情感分析：基于循环神经网络

Sentiment Analysis: Using Recurrent Neural Networks

与搜索同义词和类比词类似，文本分类也是单词嵌入的一个下游应用。在本文中，将应用预训练的词向量（glow）和具有多个隐藏层的双向递归神经网络，如图1所示。将使用该模型来判断长度不定的文本序列是包含积极情绪还是消极情绪。

图1. 本节将经过预训练的GloVe to RNN-based提供给基于RNN的体系结构，用于情感分析。

from d2l import mxnet as d2l

from mxnet import gluon, init, np, npx

from mxnet.gluon import nn, rnn

npx.set_np()

batch_size = 64

train_iter, test_iter, vocab = d2l.load_data_imdb(batch_size)

1. Using a Recurrent Neural Network Model

在该模型中，每个词首先从嵌入层获得一个特征向量。然后，利用双向递归神经网络对特征序列进行编码，得到序列信息。最后，将编码后的序列信息通过全连通层输出。具体来说，可以将双向长短期存储器的隐藏状态连接在初始时间步和最终时间步中，并将其作为编码的特征序列信息传递给输出层分类。在下面实现的BiRNN类中，嵌入实例是嵌入层，LSTM实例是序列编码的隐藏层，密集实例是生成分类结果的输出层。

class BiRNN(nn.Block):

def __init__(self, vocab_size, embed_size, num_hiddens,

num_layers, **kwargs):

super(BiRNN, self).__init__(**kwargs)

self.embedding = nn.Embedding(vocab_size, embed_size)

# Set Bidirectional to True to get a bidirectional recurrent neural

# network

self.encoder = rnn.LSTM(num_hiddens, num_layers=num_layers,

bidirectional=True, input_size=embed_size)

self.decoder = nn.Dense(2)

def forward(self, inputs):

# The shape of inputs is (batch size, number of words).
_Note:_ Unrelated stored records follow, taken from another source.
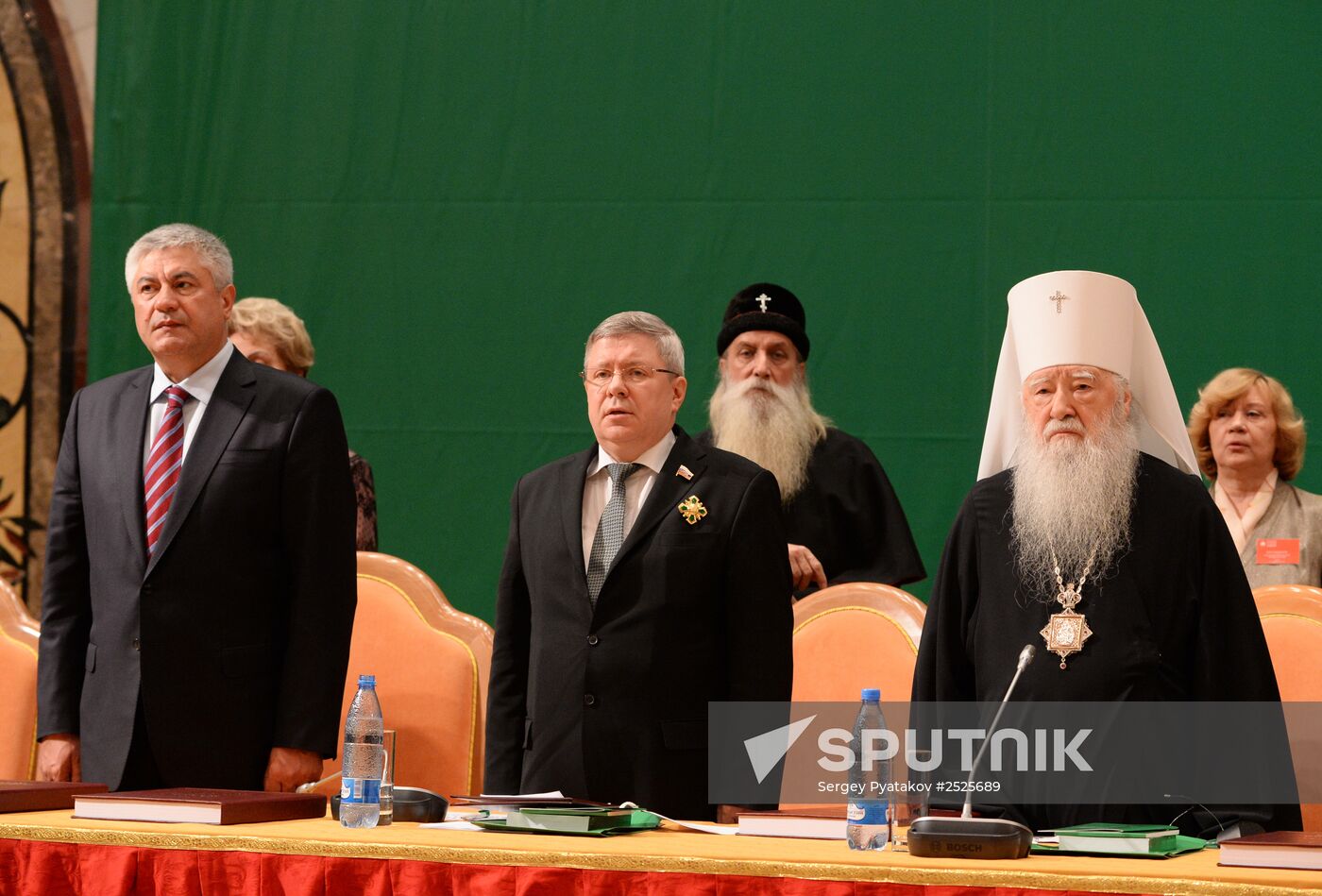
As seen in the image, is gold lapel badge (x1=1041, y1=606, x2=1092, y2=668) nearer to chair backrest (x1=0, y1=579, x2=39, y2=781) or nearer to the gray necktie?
the gray necktie

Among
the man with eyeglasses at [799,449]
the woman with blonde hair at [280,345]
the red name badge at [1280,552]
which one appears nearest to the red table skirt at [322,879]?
the woman with blonde hair at [280,345]

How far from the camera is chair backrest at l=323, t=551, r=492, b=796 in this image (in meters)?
3.93

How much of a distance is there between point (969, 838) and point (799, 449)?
2.87 meters

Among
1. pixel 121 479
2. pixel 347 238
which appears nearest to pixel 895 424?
pixel 347 238

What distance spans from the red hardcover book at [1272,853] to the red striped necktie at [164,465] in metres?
2.21

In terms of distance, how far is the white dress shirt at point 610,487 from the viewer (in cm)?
352

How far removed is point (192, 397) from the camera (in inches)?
141

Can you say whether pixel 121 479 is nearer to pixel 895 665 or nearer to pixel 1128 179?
pixel 895 665

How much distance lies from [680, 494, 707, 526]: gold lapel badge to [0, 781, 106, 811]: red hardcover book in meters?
1.27

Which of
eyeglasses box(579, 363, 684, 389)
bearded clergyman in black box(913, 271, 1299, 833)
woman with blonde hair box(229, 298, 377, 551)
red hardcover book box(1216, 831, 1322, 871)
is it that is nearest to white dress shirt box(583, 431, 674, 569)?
eyeglasses box(579, 363, 684, 389)

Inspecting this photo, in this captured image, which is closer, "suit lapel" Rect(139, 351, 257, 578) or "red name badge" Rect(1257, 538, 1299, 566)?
"suit lapel" Rect(139, 351, 257, 578)

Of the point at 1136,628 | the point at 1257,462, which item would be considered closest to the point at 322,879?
the point at 1136,628

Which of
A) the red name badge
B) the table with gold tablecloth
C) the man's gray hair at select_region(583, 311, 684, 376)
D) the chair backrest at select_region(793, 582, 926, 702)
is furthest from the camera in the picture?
the red name badge

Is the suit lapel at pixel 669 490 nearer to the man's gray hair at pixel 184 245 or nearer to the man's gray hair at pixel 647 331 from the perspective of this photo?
the man's gray hair at pixel 647 331
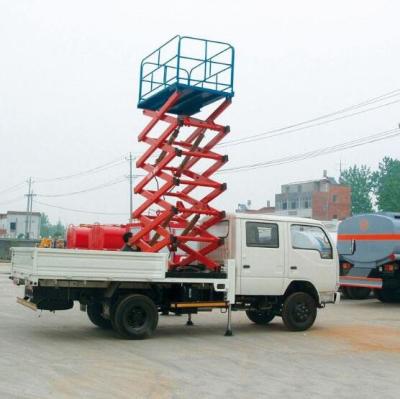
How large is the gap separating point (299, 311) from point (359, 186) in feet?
296

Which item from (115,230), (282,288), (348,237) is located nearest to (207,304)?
(282,288)

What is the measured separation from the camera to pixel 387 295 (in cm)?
1934

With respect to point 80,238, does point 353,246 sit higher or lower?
higher

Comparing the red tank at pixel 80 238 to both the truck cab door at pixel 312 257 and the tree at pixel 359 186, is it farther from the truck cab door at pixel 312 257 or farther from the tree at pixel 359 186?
the tree at pixel 359 186

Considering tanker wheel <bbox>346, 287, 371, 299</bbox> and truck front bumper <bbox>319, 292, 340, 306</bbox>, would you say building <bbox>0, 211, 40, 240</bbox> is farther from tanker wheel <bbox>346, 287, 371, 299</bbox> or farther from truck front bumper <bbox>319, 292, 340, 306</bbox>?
truck front bumper <bbox>319, 292, 340, 306</bbox>

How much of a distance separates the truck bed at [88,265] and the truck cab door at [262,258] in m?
1.73

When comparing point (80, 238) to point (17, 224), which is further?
point (17, 224)

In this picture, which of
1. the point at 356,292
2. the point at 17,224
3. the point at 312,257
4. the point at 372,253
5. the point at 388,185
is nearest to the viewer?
the point at 312,257

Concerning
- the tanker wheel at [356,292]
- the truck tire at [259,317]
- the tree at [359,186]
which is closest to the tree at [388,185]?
the tree at [359,186]

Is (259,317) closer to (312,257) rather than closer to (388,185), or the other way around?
(312,257)

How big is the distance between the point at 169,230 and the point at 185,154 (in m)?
1.62

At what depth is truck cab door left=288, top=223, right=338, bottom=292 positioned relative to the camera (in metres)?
12.0

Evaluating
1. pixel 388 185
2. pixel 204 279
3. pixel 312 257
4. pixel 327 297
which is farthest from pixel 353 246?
pixel 388 185

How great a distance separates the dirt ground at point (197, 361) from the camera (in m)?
7.09
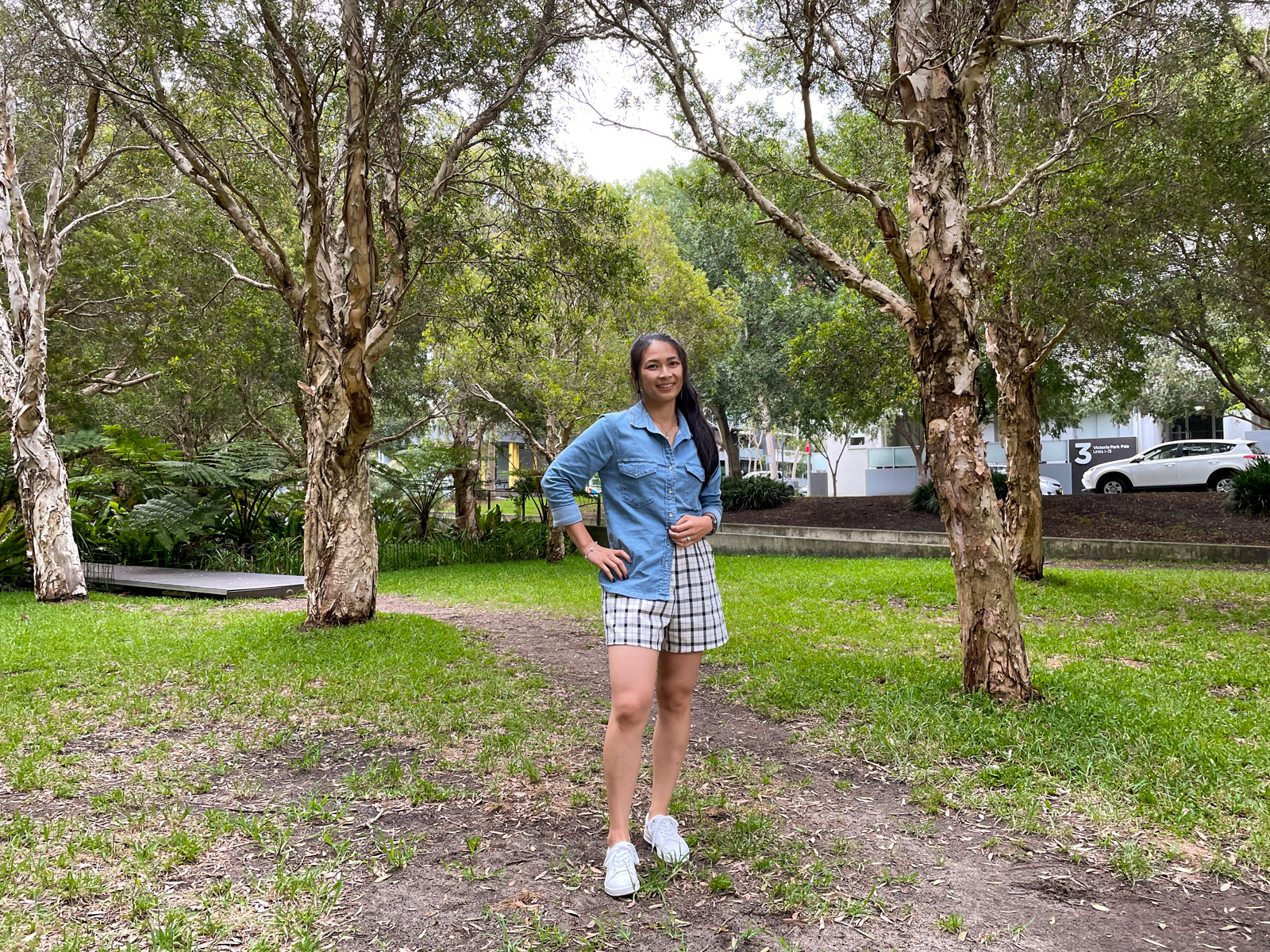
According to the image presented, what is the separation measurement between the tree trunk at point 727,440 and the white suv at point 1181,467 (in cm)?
1116

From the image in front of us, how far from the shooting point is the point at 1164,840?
3238 millimetres

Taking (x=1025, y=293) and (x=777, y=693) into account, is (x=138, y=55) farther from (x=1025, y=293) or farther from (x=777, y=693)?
(x=1025, y=293)

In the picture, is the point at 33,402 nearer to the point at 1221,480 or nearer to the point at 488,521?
the point at 488,521

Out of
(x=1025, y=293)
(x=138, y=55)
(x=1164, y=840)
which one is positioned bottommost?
(x=1164, y=840)

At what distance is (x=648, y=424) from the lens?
3.07 meters

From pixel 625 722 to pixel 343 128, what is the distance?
25.5 ft

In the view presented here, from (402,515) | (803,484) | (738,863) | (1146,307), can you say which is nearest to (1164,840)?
(738,863)

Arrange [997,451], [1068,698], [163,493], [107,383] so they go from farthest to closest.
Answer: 1. [997,451]
2. [107,383]
3. [163,493]
4. [1068,698]

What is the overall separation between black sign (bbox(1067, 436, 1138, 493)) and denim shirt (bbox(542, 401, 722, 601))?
96.9 feet

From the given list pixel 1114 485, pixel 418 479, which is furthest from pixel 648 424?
pixel 1114 485

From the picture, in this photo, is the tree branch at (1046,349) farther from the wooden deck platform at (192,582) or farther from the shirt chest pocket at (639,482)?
the wooden deck platform at (192,582)

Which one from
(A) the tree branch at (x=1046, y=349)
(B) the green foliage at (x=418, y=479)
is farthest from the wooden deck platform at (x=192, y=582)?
(A) the tree branch at (x=1046, y=349)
Because LSTM

# needs to use sequence as the first dimension, the input is

# transformed and the word feature is then extracted. The output shape

# is (number of words, batch size, word vector dimension).

embeddings = self.embedding(inputs.T)

# Since the input (embeddings) is the only argument passed into

# rnn.LSTM, it only returns the hidden states of the last hidden layer

# at different timestep (outputs). The shape of outputs is

# (number of words, batch size, 2 * number of hidden units).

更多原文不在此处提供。